**WHAT THE TASK ASKS:**
Reproduce word for word the stretch of records from their start through the line containing "6.45 meters".

Spatial questions based on scenes:
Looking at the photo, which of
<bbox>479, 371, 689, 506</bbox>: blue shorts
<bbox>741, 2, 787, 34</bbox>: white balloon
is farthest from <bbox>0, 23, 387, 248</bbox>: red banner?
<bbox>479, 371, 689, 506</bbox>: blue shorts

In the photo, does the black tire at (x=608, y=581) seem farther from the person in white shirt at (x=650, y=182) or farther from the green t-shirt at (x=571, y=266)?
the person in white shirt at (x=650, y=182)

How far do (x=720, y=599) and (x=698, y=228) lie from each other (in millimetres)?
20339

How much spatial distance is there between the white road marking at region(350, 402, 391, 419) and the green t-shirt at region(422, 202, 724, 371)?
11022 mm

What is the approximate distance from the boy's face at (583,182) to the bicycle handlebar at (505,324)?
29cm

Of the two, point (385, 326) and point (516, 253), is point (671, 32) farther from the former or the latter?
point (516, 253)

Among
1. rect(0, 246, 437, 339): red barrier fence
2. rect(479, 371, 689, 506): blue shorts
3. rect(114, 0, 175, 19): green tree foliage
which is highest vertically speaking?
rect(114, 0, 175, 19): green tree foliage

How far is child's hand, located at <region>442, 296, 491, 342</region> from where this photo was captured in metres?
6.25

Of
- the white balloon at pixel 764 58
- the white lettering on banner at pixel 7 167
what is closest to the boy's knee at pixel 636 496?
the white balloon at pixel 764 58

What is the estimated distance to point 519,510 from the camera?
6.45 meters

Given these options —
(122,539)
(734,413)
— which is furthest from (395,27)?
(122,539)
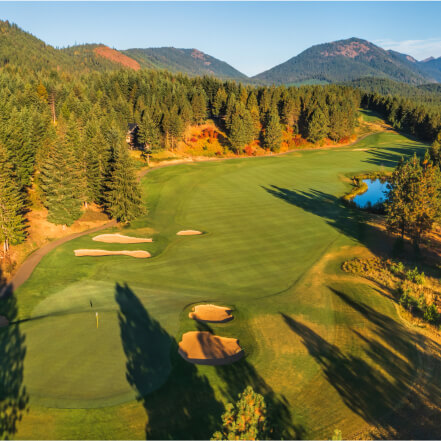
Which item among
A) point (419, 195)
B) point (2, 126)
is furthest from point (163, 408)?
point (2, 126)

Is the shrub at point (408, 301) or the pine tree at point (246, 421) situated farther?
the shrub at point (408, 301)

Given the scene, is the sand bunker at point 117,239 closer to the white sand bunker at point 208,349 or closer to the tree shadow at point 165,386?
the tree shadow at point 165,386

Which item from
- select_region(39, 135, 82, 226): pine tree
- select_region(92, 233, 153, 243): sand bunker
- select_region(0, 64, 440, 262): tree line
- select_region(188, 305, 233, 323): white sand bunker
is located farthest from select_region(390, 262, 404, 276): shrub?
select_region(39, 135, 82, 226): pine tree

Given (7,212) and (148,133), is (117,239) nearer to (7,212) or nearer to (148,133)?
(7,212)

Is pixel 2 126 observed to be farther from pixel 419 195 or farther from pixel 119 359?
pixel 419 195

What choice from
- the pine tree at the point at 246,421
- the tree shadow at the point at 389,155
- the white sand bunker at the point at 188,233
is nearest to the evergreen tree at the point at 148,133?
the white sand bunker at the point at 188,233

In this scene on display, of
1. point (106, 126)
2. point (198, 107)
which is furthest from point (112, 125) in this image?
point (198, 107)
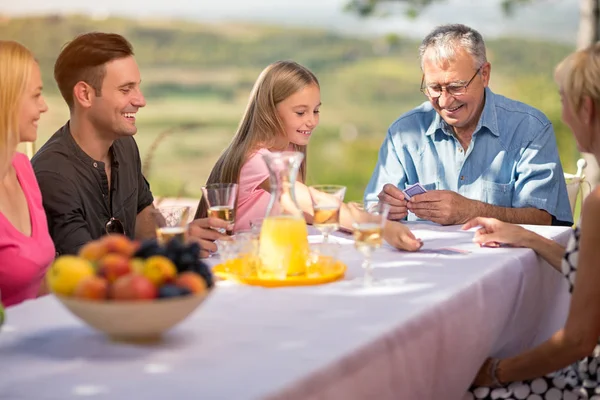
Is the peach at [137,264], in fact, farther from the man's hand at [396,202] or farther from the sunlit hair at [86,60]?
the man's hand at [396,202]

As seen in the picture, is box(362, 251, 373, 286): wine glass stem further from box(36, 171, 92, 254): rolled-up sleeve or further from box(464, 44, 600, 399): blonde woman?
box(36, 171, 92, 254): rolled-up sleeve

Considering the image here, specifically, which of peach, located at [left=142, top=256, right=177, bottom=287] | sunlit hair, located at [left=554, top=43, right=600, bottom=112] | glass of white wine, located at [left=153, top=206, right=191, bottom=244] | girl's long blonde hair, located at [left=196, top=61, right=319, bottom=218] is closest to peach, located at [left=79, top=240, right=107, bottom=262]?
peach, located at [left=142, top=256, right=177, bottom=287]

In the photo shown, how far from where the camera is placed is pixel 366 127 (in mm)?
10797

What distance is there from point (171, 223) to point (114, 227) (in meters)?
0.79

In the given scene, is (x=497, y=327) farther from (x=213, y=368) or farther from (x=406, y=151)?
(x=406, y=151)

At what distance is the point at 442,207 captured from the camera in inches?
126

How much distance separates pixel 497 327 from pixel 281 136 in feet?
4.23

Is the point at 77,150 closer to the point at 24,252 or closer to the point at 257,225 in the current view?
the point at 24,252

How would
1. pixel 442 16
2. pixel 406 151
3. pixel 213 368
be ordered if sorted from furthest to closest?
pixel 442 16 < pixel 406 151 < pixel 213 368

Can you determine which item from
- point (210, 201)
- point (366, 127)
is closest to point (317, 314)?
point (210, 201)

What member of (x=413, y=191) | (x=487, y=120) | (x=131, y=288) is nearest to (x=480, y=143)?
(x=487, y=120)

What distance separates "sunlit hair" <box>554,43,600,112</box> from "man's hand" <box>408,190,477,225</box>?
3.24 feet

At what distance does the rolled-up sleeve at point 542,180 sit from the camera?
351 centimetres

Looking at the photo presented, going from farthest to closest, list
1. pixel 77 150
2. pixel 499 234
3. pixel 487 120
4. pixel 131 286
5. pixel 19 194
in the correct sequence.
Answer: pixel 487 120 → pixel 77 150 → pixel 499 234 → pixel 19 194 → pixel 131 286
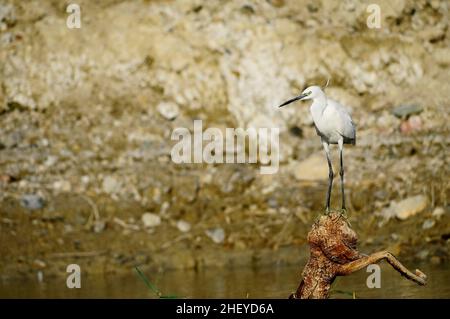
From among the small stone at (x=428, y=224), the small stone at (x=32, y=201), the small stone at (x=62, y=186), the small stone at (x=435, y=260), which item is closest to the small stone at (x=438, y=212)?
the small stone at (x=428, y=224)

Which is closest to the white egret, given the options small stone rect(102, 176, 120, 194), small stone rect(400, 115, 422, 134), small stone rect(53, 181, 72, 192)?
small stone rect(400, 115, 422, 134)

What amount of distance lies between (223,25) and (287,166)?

**EXERCISE SOLUTION:**
Looking at the photo, which of
<bbox>479, 371, 689, 506</bbox>: blue shorts
<bbox>741, 2, 787, 34</bbox>: white balloon
is farthest from <bbox>0, 23, 387, 248</bbox>: red banner?
<bbox>479, 371, 689, 506</bbox>: blue shorts

In the photo, does the black tire at (x=608, y=581) seem farther from the person in white shirt at (x=650, y=182) or farther from the green t-shirt at (x=571, y=266)?
the person in white shirt at (x=650, y=182)

How far do (x=720, y=599) and (x=698, y=228) lie from each other (in millimetres)?
20339

How much spatial distance is there between the white road marking at region(350, 402, 391, 419) and the green t-shirt at region(422, 202, 724, 371)?
11022 mm

What is the approximate distance from the boy's face at (583,182) to the bicycle handlebar at (505,324)?
29cm

Of the two, point (385, 326) and point (516, 253), is point (671, 32) farther from the former or the latter?
point (516, 253)

Among
1. rect(0, 246, 437, 339): red barrier fence
2. rect(479, 371, 689, 506): blue shorts
3. rect(114, 0, 175, 19): green tree foliage
which is highest vertically speaking?
rect(114, 0, 175, 19): green tree foliage

How far is child's hand, located at <region>442, 296, 491, 342</region> from where this photo was captured in metres?
6.25

Of
- the white balloon at pixel 764 58
- the white lettering on banner at pixel 7 167
what is closest to the boy's knee at pixel 636 496?
the white balloon at pixel 764 58

What is the estimated distance to point 519,510 from the camera?
6.45 meters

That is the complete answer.